Having communicated with Mick Wilson, as one of the editors of The Curatorial Conundrum, together with Paul O’Neill and Lucy Steeds, and having recently met him when he did a really interesting talk at the ICA, it was great to be invited to proof the online peer-reviewed journal PARSE, published by the Valand Academy, part of the University of Gothenburg. The issue I was asked to proof focused on notions of iteration, repetition and mediation and interpretation, which relates to some of my own interests. I will update the link when it goes live, but for now here the one to the editorial statement and the call for papers. Am looking forward to proofing contributions to the next issue following the conference on TIME.

What work on issue # 3 made me realise is that transfer from one set of conventions of referencing to another is often more time-consuming than proofing the actual text!

Two at Once

I spotted both The Curatorial Conundrum and Olivia Plender, Rise Early, Be Industrious at last weekend’s Offprint art book fair at Tate Modern. The former at both the stand of the Luma Foundation and MIT, the latter at Sternberg‘s.

It’s always surprising to finally hold something in your hands after having engaged with it so intensely for often quite a while via a computer screen.
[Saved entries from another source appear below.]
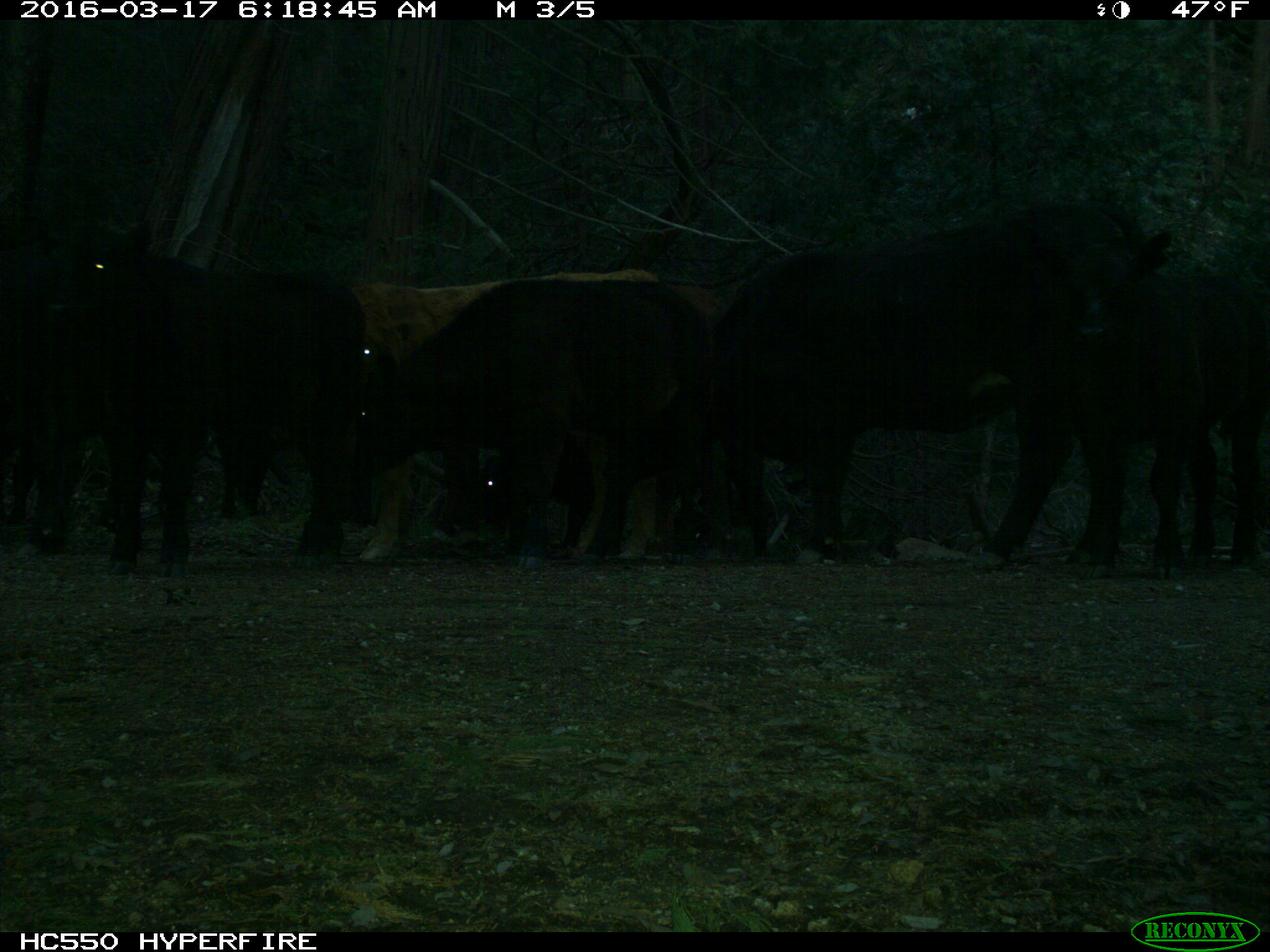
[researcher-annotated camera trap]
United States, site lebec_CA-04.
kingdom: Animalia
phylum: Chordata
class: Mammalia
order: Artiodactyla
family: Bovidae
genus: Bos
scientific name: Bos taurus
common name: domestic cow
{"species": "Bos taurus (domestic cow)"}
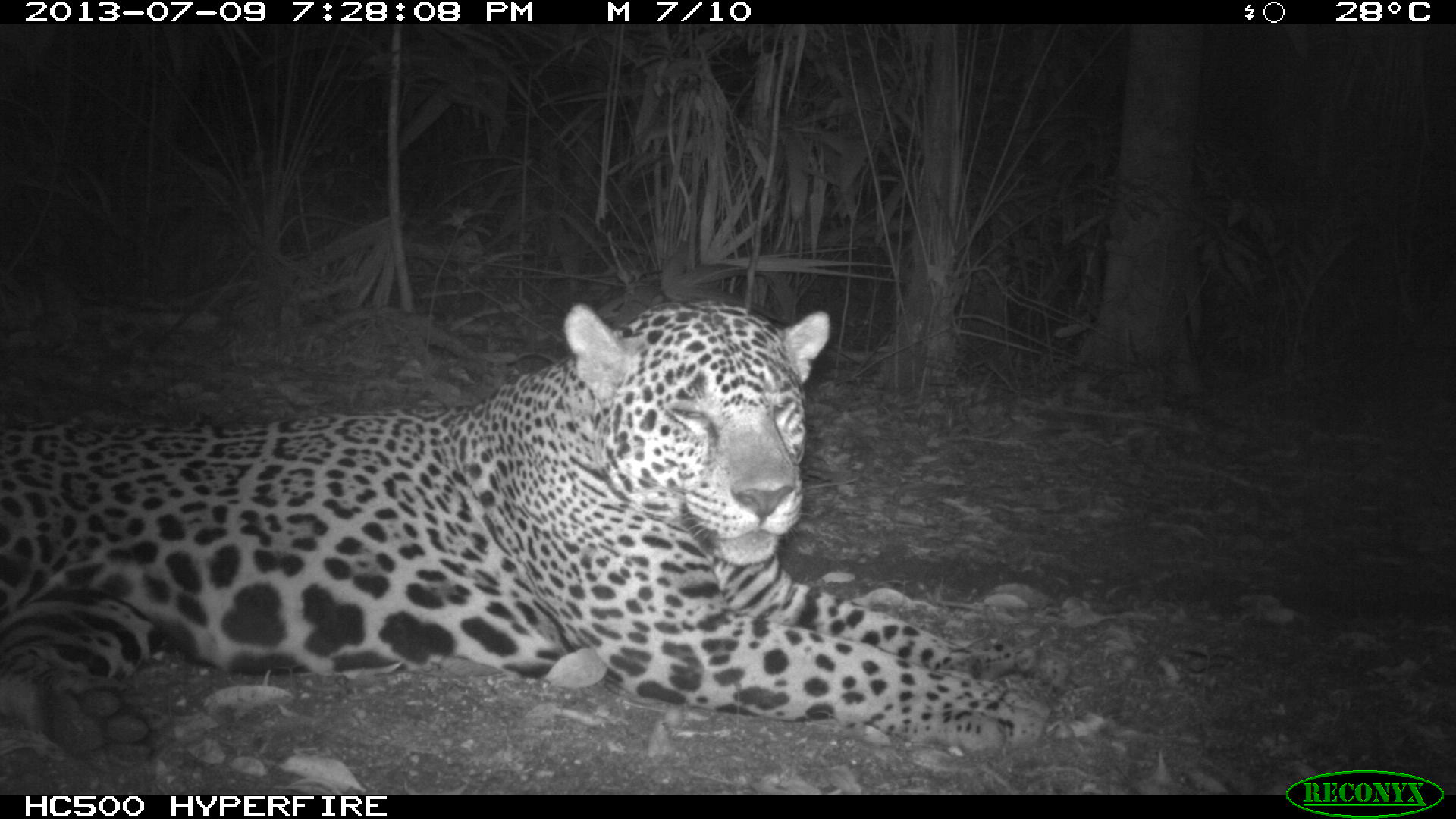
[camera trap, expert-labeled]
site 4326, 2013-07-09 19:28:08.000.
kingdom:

On screen everything is backlit and the sense of actual scale, physical weight, the feel and colour and bendiness of the paper, how it actually falls when you open the book, and how the cover relates to the book block, are removed from the actual encounter.
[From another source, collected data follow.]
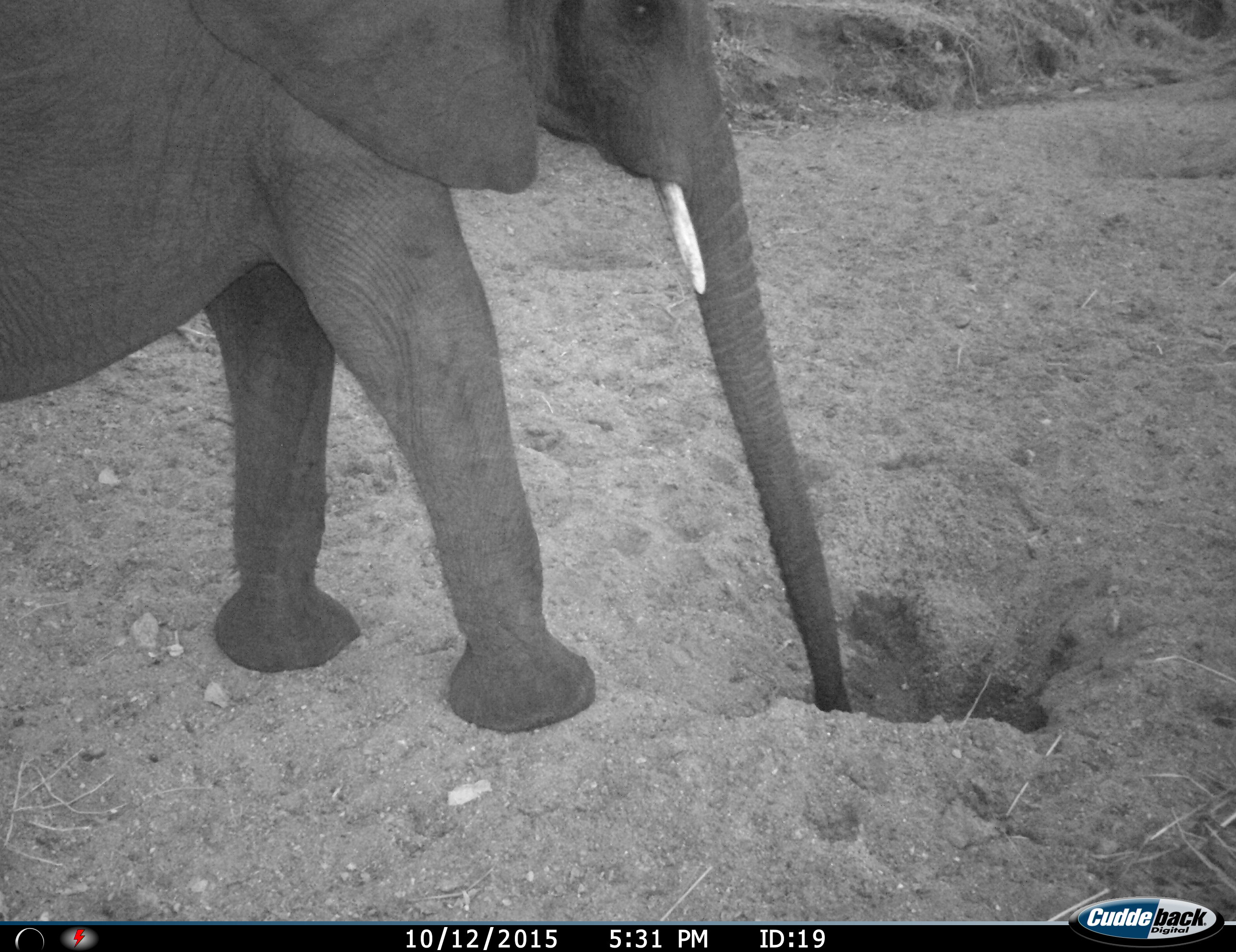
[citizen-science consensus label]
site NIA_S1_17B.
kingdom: Animalia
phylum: Chordata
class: Mammalia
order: Proboscidea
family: Elephantidae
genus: Loxodonta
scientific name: Loxodonta africana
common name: african bush elephant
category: elephant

With both books I was very pleasantly surprised by their scale and the paper, and the actual weight, holding them in hand. I’d picked some copies of Olivia’s book up a while ago in Glasgow, but The Curatorial Conundrum I hadn’t seen yet. And one thing is clear, orange is the new black also in book design…

 

Blast from the past

Having worked with Douglas Gordon on a book when I worked at Artangel – Feature Film (1999) – I recently did some copy-editing and proofing work on an interesting take on publishing something in relation to one of his most complex works, entitled Pretty much every film and video work from about 1992 until now., owned by the Musée d’art moderne de la ville de Paris. Kay Pallister asked me to have a look at it, as I know Douglas’s practice quite well, having worked on his archive for a while in a long and distant past.

Using post cards the publication is:

  • An art book about an installation by Douglas Gordon that is by the artist considered as his major work.
  • The catalogue raisonné of a body of work.
  • The catalogue of an exhibition.
  • A game of 101 postcards.
  • A book-installation (that the reader can organize as he or she sees fit).

I received an image from it being on press today.